In effect, it says that the fifth dimension is formed of parallel possibilities.
Evidence for multipathism
The best intuitive evidence for multipathism lies in quantum mechanics. QM says that the position (and momentum) of a particle can be represented by a wave of possibilities. For example, an electron in a certain orbit around a nucleus can be thought of as a "cloud" of possibilities. We do not know exactly where it is, just where it is most likely to be. Only when we observe and take measurement of a particle does it collapse into a definite location. Strangely, when we accurately determine the position of a particle, we can no longer determine where it is going (its momentum).
The many-worlds interpretation of QM states that each and every one of a particle's position/momentum possibilities exists in its own "world". When we observe the electron and find it is position A, there are also separate worlds in which we observe the electron to be in positions B, C, D, and so on. This is consistent with (and perhaps identical to) multipathism.
The possibilities that can arise from a complex event are endless, almost*. When a ball rolls off of a table, it will most likely fall down to the floor, but there is a smaller possibility that it will mysteriously float up to the ceiling. This is a tenet of quantum mechanics - you can never predict what a particle (or a group of particles) will do.
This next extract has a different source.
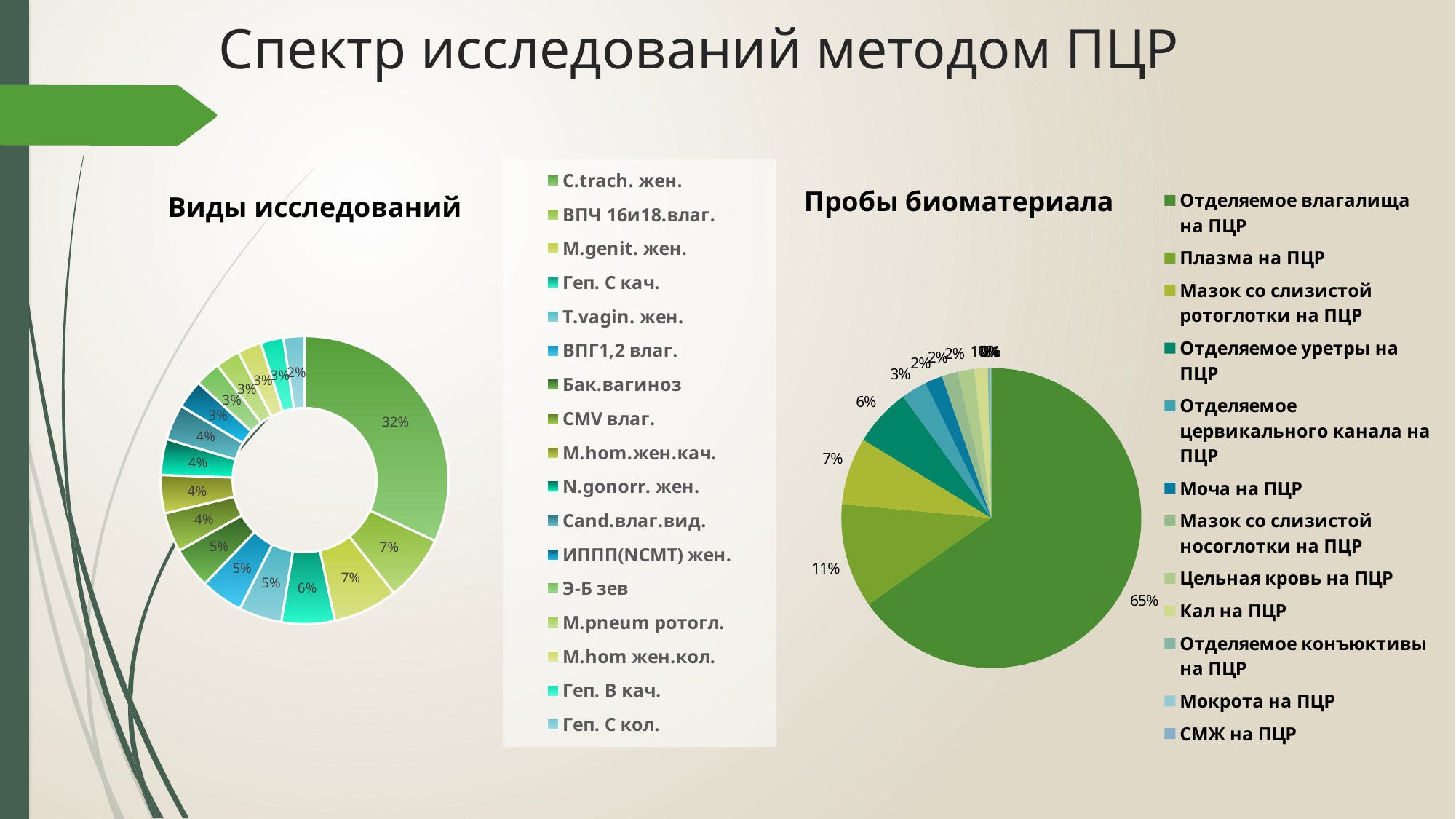
In the 'Виды исследований' chart, what share is shown for 'C.trach. жен.'? 32% In the 'Пробы биоматериала' chart, which is larger: 'Плазма на ПЦР' or 'Мазок со слизистой ротоглотки на ПЦР'? Плазма на ПЦР How many entries does the legend of the 'Пробы биоматериала' chart list? 12 What kind of chart is the 'Виды исследований' chart? Doughnut chart What kind of chart is the 'Пробы биоматериала' chart? Pie chart In the 'Пробы биоматериала' chart, what share is shown for 'Мазок со слизистой ротоглотки на ПЦР'? 7% In the 'Пробы биоматериала' chart, which category has the largest slice? Отделяемое влагалища на ПЦР In the 'Пробы биоматериала' chart, what is the difference in percentage points between 'Отделяемое влагалища на ПЦР' and 'Плазма на ПЦР'? 54 percentage points In the 'Пробы биоматериала' chart, what share is shown for 'Плазма на ПЦР'? 11% In the 'Виды исследований' chart, which category has the largest share? C.trach. жен.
Perhaps 99.9999% of the time the ball will drop straight down, but there is still a 0.0001% chance something unexpected will happen (anything that happens only 0.0001% of the time must be unexpected!).
* It is important to note that the possibilities are never truly endless. Infinity does not exist. In the case of the ball, the farthest it can move one second after it rolls off the edge of the table is 299,792,458 meters away. This is dictated by the speed of light and Einstein's rule that nothing can go faster than it.
Large Numbers of Possibilities
In some special places, like the center of the sun, or on earth, there is much complexity and energy, leading to a very high number of possibilities for the system. In particular, humans and human society (which are both kulti) can lead to a high number of possibilities. See complexity singularity.
Humans and multipathism
If each human follows multiple paths, it is implied that every possible scenario for your life will actually occur. Do we experience all of these scenarios? Seemingly not - we experience only one present, and we remember only one past. However, experience is entirely defined by memora (=essentially memory). It's possible that we do not have access to the memories of other paths. This implies exocognism.
Can we chose the path we experience? Of course we can, we do that every day with our actions.
It is important to remember, as we talk about pasts and futures, that time is personal. There is no universal past or future. At any one time, my neighbour and I may recall vastly different pasts. Well, of course we have different pasts - what I mean is that the very set of facts contained in our pasts may differ. In his past he may recall the Canucks winning the Stanley Cup and Al Gore becoming president, though I know those never happened.
Likewise, my neighbour may go off and experience a future that has a completely different set of facts.
Reconciling contradictory paths between two people
If my neighbour and I have different sets facts in our pasts, how can we possibly interact? Logic must always be preserved.
As long as the facts that we share do not contradict, then logic is preserved. My neighbour and I could still have some contradictory facts in our pasts, but as long as we don't discuss them or allow them to become shared then everything is okay. If my neighbour's past includes the fact that the capital of Italy is Venice, and my past includes the fact that it's Rome, then so be it, there is no contradiction in either of our (personal) universes as long as we are never forced to reconcile the two facts.
So what will happen if my neighbour and I start talking about Italy and its capital? Well, any of my neighbour's pasts that include Venice as the capital will instantly be pruned from my (personal) universe. Those pasts do not lead to this present. It may be that we act the observer, and in much the same way a particle's wave function collapses into a single state when observed, another person's pasts will collapse into only those that do not contradict our own.
The role of memory in multiple pasts
It's easy to imagine the present diverging into multiple futures. But can multiple pasts converge into the present? You might wonder how the present you are experiencing could possibly arise from any other past than the one you remember. It might seem that if the past were even slightly altered it would lead to a wholy different experience in the present - in effect, for every present there is one and only one past that could have led to it. This idea appears in science fiction stories, in which time travellers are always extra-cautious to avoid altering the past, so that when they return to the present it is still the same.
Imagine a simple scenario. A person, let's call him Joe, enters a one-room house, and then leaves. Now imagine that there are two pasts: in one past the inside walls of the house were blue, in the other they were orange. As long as Joe doesn't remember what color the walls were, and as long as he cannot see the walls anymore, then both of those pasts could lead to the same present.
So, it would seem that the potential pasts that lead to your present would be only limited to those that don't contradict your present memories and observations (that is, your experience).